_Work required:_
Arrange the lines below as a numbered list with no blank lines, and leave the pictures out.

(Visual-spatial reasoning items)

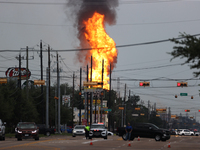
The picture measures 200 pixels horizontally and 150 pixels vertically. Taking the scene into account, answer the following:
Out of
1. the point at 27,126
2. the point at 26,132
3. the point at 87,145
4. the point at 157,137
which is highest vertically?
the point at 27,126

_Written answer:_
1. The picture measures 200 pixels horizontally and 150 pixels vertically. Taking the scene into account, answer the following:
2. Out of
3. 1. the point at 27,126
4. 2. the point at 26,132
5. 3. the point at 87,145
6. 4. the point at 157,137
7. which is highest vertically?
8. the point at 27,126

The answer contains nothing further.